* **Set exercise**
Copy the data from the line with "Examining the image" up to and including the last line, reproducing every line in full. Shift each number in the answers, the distances and point coordinates alike, up by 28.

* **Items**
########################################

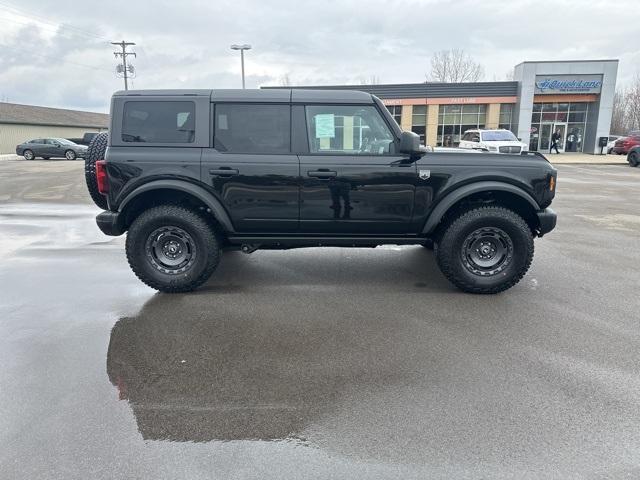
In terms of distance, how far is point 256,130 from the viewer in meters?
4.73

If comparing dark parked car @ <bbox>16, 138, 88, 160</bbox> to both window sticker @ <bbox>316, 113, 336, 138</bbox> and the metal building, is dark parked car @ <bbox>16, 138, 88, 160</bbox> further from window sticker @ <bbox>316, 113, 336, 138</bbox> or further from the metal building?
window sticker @ <bbox>316, 113, 336, 138</bbox>

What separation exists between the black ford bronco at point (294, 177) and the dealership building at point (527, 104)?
2704 cm

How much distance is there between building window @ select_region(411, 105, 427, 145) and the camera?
112 ft

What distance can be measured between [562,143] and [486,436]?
3617 cm

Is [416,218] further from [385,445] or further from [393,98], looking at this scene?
[393,98]

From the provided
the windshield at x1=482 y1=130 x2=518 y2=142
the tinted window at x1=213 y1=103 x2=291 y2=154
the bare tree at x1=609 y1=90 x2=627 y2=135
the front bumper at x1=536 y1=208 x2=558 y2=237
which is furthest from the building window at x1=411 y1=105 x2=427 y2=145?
the bare tree at x1=609 y1=90 x2=627 y2=135

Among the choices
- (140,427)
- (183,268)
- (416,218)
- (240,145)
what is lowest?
(140,427)

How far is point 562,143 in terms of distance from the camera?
3341 cm

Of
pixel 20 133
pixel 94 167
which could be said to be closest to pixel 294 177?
pixel 94 167

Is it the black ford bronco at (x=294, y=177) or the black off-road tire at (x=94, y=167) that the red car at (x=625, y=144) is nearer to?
the black ford bronco at (x=294, y=177)

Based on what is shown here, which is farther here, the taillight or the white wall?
the white wall

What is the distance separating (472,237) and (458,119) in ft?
105

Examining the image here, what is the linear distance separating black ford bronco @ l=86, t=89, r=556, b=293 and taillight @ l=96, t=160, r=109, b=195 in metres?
0.01

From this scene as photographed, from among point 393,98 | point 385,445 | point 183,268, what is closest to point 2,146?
point 393,98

########################################

* **The output**
Examining the image here, what is the linear distance separating black ford bronco @ l=86, t=89, r=556, b=293 and taillight @ l=96, t=160, r=109, b=195 in metres?
28.01

From this scene as photographed, from among point 393,98 | point 385,445 | point 183,268, what is closest to point 2,146?
point 421,126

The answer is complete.